Shock Reflection Off Combined Surfaces

Abstract

A mismatch has been shown to exist between the shock wave reflection behaviour on a circular arc and that on a plane wall at the same angle of incidence [1]. For reflection off a plane wall, this change in reflection pattern from regular to Mach reflection occurs at a wall angle where the flow behind the reflection point is just sonic in a frame of reference fixed in the reflection point. This transition condition is labeled the sonic criterion [2]. Experiments confirm this (except for some minor effects due to boundary layer growth). Data for convex cylindrical surfaces has shown that the visible eruption of a Mach stem, which is taken to be evidence of the point of transition, occurs at smaller wall angles than for plane walls [3]. On the other hand, recent tests [1] using perturbations generated by shock passage over a very small step in the wall have shown that the sonic catchup occurs at wall angles not only larger than those found for the visible eruption but also larger than the angles associated with sonic catch-up for the plane wall case. Due to the relatively low resolution of the time-resolved imaging system used, the accuracy of identifying the angle of sonic catchup could be questioned in the same way as identifying the visible eruption of the Mach stem could be resolution dependent.

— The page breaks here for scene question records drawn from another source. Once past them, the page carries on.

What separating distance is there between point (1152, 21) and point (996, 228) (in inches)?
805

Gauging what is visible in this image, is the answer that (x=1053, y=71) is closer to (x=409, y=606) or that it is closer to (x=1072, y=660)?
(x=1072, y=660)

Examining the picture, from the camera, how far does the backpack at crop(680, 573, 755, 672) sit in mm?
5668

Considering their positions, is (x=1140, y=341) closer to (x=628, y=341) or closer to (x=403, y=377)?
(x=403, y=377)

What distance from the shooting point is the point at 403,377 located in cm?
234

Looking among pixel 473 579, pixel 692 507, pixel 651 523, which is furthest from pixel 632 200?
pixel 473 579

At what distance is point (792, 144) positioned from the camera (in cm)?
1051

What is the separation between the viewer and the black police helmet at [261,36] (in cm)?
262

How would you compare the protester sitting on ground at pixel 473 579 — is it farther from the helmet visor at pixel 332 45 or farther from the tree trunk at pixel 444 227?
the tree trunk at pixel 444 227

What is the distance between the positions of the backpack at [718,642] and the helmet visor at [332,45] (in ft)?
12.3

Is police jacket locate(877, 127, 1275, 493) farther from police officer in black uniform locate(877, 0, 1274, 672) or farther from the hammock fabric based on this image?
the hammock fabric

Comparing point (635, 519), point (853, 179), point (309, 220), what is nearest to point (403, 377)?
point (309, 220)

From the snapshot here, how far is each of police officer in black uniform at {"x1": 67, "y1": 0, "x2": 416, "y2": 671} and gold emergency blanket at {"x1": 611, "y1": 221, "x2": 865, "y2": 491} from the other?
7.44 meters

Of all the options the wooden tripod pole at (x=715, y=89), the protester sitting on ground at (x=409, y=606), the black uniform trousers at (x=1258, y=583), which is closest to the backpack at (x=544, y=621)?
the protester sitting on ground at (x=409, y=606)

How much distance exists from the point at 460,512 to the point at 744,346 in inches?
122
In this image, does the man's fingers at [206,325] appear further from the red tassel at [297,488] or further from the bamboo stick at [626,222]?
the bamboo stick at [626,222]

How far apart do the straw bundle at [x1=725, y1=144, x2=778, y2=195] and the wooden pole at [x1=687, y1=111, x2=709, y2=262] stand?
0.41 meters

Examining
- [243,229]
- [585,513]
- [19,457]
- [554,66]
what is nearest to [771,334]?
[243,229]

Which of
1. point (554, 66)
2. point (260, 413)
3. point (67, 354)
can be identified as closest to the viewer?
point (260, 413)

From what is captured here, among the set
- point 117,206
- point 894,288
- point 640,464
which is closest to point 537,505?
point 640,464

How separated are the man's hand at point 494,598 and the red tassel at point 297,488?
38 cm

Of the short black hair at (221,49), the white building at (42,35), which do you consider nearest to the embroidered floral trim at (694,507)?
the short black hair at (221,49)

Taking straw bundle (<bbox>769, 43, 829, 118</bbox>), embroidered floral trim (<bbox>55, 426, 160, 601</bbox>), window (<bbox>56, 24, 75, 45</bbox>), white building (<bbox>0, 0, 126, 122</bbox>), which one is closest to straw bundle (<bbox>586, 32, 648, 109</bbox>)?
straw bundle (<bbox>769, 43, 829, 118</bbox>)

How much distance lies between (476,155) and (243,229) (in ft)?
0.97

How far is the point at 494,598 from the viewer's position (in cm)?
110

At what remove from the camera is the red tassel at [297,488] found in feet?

The stem could be erupting earlier if beyond the imaging resolution and the catch up could be occurring later bringing them both closer to the plane wall case. Due to this limitation time resolved tests were then conducted on a 45. plane wall preceded by a 75mm circular arc and the change in reflection angle measured in order to confirm that the reflection was different for the same incidence angle on the two different surfaces [1], this technique not being dependent on using perturbations. The existence of a significant transition length was confirmed in the reflection pattern adjusting from the curved wall to an eventual pseudo-stationary pattern on the plane wall. The results were still limited due to imaging resolution issues so a new set of tests have been undertaken using high resolution single shot tests over a range of wall angles and a range of combined surfaces. An additional test was conducted with a circular surface on both ends of a plane wall to explore how information from each of the joints influence the reflected shock.